# Usb port > Lightning error



## WJA_89 (Jun 4, 2012)

Hello there

Wondering if anyone can help me

I have a problem with my kindle. Basically I was just reading it then it went onto a screen where there is  a rectangle shape then below it is

A usb port cable and a > then a lightning bolt symbol?

The problem went away when I connected my kindle to my laptop.

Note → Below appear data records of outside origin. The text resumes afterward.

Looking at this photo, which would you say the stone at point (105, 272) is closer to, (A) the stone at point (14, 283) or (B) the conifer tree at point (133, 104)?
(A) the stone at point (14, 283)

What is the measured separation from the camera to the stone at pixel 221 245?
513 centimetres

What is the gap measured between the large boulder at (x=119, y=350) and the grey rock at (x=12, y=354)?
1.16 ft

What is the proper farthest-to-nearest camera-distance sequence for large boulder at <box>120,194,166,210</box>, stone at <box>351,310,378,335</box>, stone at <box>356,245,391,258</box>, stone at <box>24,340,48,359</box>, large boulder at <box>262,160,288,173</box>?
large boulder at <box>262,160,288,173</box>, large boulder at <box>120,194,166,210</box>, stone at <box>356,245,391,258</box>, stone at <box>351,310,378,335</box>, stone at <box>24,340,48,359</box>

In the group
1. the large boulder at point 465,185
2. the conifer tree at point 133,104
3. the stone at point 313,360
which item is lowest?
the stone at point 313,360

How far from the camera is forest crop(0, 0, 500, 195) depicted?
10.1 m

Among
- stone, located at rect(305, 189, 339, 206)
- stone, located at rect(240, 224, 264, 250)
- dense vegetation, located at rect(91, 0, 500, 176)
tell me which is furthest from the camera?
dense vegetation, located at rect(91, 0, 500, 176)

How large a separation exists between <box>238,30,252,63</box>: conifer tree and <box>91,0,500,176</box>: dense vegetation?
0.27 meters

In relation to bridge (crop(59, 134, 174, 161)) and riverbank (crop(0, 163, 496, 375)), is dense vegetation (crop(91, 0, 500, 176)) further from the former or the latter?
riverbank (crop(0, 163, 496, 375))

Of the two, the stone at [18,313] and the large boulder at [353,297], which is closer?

Just wonder what causes this problem and what does it mean, Bit frustrating when this keeps happening..

Thanks in advance.


----------



## Ann in Arlington (Oct 27, 2008)

I'm not 100% sure from your description, but it sounds like it's basically saying it's time to charge it.  How often does it happen?


----------



## Linjeakel (Mar 17, 2010)

The screen you describe sounds like the one you normally get when you're charging. When you connect to your laptop to charge it should say "USB Drive Mode" at the top, then have a picture of a USB cord. Underneath that it tells you what to do if you want to read while charging and then it has the lightening bolt which shows it is charging.

Whatever you were seeing on your screen to begin with, that's what should appear when you connect it to your laptop. It shouldn't disappear unless you right click the Kindle's drive letter and choose 'eject'.

Can you describe the circumstances in more detail?


----------



## WJA_89 (Jun 4, 2012)

It is completely diffeent from the USB drive mode.

it has no text explaning to eject the kindle etc.


The incident only occurs occasionally.  It is the slimeline non touch screen kindle i am using incase you wondered.

What happens is I will just be reading my kindle then randomly it will switch to this image.  No text is on the image at all

Just a large rectangle which I think is an image for the battery, The underneath is a USB power chord logo with an ">" then a Lightning bolt image (Not inside a battery) just a lightning bolt on its on.

Could this indicate that it needs charged? As I say once this image occurs the Kindle becomes completely idle

thanks again


----------



## Linjeakel (Mar 17, 2010)

Ann could be right, it does sound as if it's telling you to charge the Kindle. What does the battery indicator on the top right of your screen say - does it show almost empty?

I would suggest you keep you Kindle well charged - don't let it go down beyond half full - and see if this keeps happening.


----------



## WJA_89 (Jun 4, 2012)

The bar seems to be only half empty.


Will just reguarly charge it once a week and see if this stops the problem

Once again, Thanks for your assistance.


----------



## Ann in Arlington (Oct 27, 2008)

After your further description, I'm thinking it might be something worth contacting Kindle CS about the next time it happens.  As I recall, I get some kind of warning when the battery is too low on the kindle and it seems to me it's pretty clear that it's saying it needs to be charged.  It's not ambiguous at all.  But then, I've only very rarely let the battery go so flat.  And usually it's on a kindle that I've not used for a few days (I have several  ) and I inadvertently left the wireless on.


----------



## Betsy the Quilter (Oct 27, 2008)

WJA_89 said:


> The bar seems to be only half empty.
> 
> Will just reguarly charge it once a week and see if this stops the problem
> 
> Once again, Thanks for your assistance.


If you've not been charging the basic Kindle (non-touch) once a week, it sounds like it's the low charge indicator. I need to charge my K4 once a week.

Betsy


----------